Task instructions:
a) In the article about the human-powered HumanCar, at what speed can the FM-4 HumanCar easily travel?
b) Translate this sentence from the article about the human-powered HumanCar into Spanish: "The people who trickled back, decades later, came to satisfy a different urge: not to pursue something but to escape it."
c) Continue the article about the human-powered HumanCar from where it stops.

Study text:
------------------------------

Power From The People

Wind, solar, tidal—all are battling for the renewable-energy crown, but what about the six billion highly efficient short-stroke engines in our midst? What about us?

ROW YOUR CAR : Charley Greenwood (right) and his son, Chuck, power-monkey the FM-4 HumanCar up to 40 mph on a hill near Cave Junction, Oregon. John B. Carnett

Cave Junction, Oregon, was once, long ago, the center of a gold rush boom that, like so many booms, ultimately consumed its host. Prospectors mined the land around the towns in an ever-tightening circle, until the only gold left was below the saloons, assayers and burlesque halls. Those fell next. The towns were mined right out from under themselves—with no trace left of the old frontier burgs but scars in the earth.

The people who trickled back, decades later, came to satisfy a different urge: not to pursue something but to escape it. Certain hardy members of the hippie diaspora of the ’60s realized that you could live out here entirely under the radar and off the grid. With no one to badger you, you could pursue your own idiosyncratic dreams. You could, in fact, quietly build your better mousetrap and wait until the right time to spring it on the world—the very moment when the world needed saving.

On a lonely stretch of blue highway near the treehouse he lives in and the workshop where he’s been refining that mousetrap, Charley Greenwood slips into the driver’s seat of the FM-4 HumanCar. Or rather, the seat the driver would occupy in a regular car. You don’t “drive” the HumanCar; you row it. It’s the pulling and pushing of the four passengers, converted by a four-gear transmission into rotational thrust, that powers the car at 25 or 30 mph easily, and up to 60 or so on a good downslope. (Where you go in the HumanCar is your business. But rest assured, it won’t be to the gym.)

------------------------------

Recorded data:
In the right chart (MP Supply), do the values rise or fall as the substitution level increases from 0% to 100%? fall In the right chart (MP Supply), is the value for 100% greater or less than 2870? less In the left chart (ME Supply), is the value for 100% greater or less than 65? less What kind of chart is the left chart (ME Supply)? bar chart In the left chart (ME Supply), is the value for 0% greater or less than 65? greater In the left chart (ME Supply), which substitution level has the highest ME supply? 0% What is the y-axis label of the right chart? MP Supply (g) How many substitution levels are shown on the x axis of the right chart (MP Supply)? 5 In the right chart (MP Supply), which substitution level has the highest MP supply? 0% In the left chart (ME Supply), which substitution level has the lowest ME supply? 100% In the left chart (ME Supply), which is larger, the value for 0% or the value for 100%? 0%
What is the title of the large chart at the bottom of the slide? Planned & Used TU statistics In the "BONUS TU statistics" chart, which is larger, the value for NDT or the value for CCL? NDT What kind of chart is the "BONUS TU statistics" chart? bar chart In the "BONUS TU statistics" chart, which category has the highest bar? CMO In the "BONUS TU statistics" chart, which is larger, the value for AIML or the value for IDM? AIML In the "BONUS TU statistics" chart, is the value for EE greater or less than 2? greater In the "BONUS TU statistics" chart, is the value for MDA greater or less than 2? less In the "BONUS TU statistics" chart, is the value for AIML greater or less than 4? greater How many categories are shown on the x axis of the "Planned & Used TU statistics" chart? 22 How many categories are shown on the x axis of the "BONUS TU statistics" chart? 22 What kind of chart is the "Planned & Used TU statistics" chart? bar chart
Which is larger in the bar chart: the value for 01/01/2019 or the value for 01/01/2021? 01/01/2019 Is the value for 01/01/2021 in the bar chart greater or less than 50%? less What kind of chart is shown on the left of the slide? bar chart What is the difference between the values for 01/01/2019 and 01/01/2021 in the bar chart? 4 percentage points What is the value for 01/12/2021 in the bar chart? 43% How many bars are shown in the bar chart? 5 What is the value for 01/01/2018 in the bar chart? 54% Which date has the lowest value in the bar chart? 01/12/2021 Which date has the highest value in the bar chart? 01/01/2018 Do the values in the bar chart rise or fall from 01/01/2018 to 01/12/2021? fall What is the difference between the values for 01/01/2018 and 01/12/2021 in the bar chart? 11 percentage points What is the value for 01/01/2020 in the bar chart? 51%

------------------------------

Per-task answers:
a) 25 or 30 mph

b) Las personas que regresaron poco a poco, décadas después, vinieron a satisfacer un impulso distinto: no perseguir algo, sino escapar de ello.

c)
Charley and I sit up front, his son (and HumanCar, Inc.’s CEO) Chuck in back—none of us so much in the car as on it, for the FM-4 is all bones, with no roof or sides or even fairings. It feels like a cross between a railway push car and a hospital bed. How do you steer a car that every passenger is busy rowing? By leaning in the direction of the turn, or “body steering,” which turns the front wheels. The riders in back don’t steer. They are simply, as Charley puts it, “power monkeys.” Charley grasps the handles the way you would ski poles. A mechanical engineer, he has the looks and manner of a professor but the hands of a laborer. Machine oil has turned his fingertips into blackened kielbasas.

A tiny part has gone missing from the car, preventing it from using all its gears, so we set it in third, which creates an inertia bear at the outset as we get the 300-pound vehicle moving. A kind of automated firing order distributes the torque like an engine as we heave on the oars in sequence—pop pop pop pop. The car picks up speed. And then it starts drifting lazily in the lane: my fault. The brute pull through the power zone and the finesse of the steering are too much for my brain. “There’s a learning curve, for sure,” Chuck says. “That’s why it’s not going to be something anyone can just buy and drive away in. People are going to have to get training, and you’re probably going to have to be licensed.”